The CP and the SP carry the hopes of the working class. Mitterrand and the SP do because the workers saw them as the only real hope to defeat Giscard and have a left government; and also because they still maintain certain actual ties to sections of the working class: through the CFDT (French Democratic Workers Confederation) to the technicians and white collar workers, and also to the government functionaries and other sections of the petty bourgeoisie. And the CP carries the hopes of the workers because of its network of devoted militants, organized through French industry in the more militant and larger union, the CGT (General Confederation of Workers). It has thousands of militants who sell its newspaper, hand out its leaflets and participate actively in the life and struggles of the working class. Even with its loss of votes it still has 4 million voters and most of them are workers. In spite of its betrayals of the working class it has maintained a certain militant image. Certainly it is viewed by the majority of French worker militants as their party.

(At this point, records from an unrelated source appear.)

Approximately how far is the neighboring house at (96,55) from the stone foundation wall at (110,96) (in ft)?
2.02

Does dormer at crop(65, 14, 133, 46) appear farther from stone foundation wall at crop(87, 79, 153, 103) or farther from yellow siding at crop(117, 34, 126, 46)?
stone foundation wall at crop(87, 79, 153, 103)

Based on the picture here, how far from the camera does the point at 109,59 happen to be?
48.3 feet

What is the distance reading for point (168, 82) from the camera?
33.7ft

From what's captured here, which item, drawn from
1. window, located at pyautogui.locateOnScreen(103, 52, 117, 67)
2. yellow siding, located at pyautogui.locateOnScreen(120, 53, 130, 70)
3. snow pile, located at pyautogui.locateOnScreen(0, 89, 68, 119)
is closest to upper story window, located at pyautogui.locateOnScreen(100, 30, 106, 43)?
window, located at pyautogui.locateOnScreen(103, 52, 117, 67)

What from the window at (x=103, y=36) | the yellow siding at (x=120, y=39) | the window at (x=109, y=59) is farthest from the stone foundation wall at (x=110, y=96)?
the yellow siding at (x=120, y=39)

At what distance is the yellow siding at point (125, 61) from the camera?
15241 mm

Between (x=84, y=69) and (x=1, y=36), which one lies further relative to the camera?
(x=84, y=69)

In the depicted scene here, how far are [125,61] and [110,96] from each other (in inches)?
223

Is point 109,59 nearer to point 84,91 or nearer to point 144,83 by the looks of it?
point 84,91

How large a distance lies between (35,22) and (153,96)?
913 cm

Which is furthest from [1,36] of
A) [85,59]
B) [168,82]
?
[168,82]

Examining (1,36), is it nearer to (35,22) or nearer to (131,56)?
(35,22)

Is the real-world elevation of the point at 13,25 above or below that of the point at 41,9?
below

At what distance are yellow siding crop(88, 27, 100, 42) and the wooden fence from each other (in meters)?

The bourgeoisie is ready to use these ties, the hopes of the workers in these parties, their illusions in the government, to make the workers agree to pay the cost of the crisis.
The CP and SP are workers’ parties only in the sense that they have a working class membership, a working class electorate and the confidence of the working class, at least up to a point. Politically they stand opposed to the interests of the working class. In fact both their programs and their history show that the only real interests that they defend are those of the bourgeoisie. Perhaps when there is a right-wing government in power and they are in the opposition, at times they can take the side of the working class and even in the case of the CP lead its struggles. But this is hardly the case when they are in the government themselves and must run the bourgeoisie’s state to serve the bourgeoisie. In fact today Mitterrand and the SP-CP government are carrying out the program of the bourgeoisie better than Giscard could because they have the trust of the workers which Giscard never had in the same way.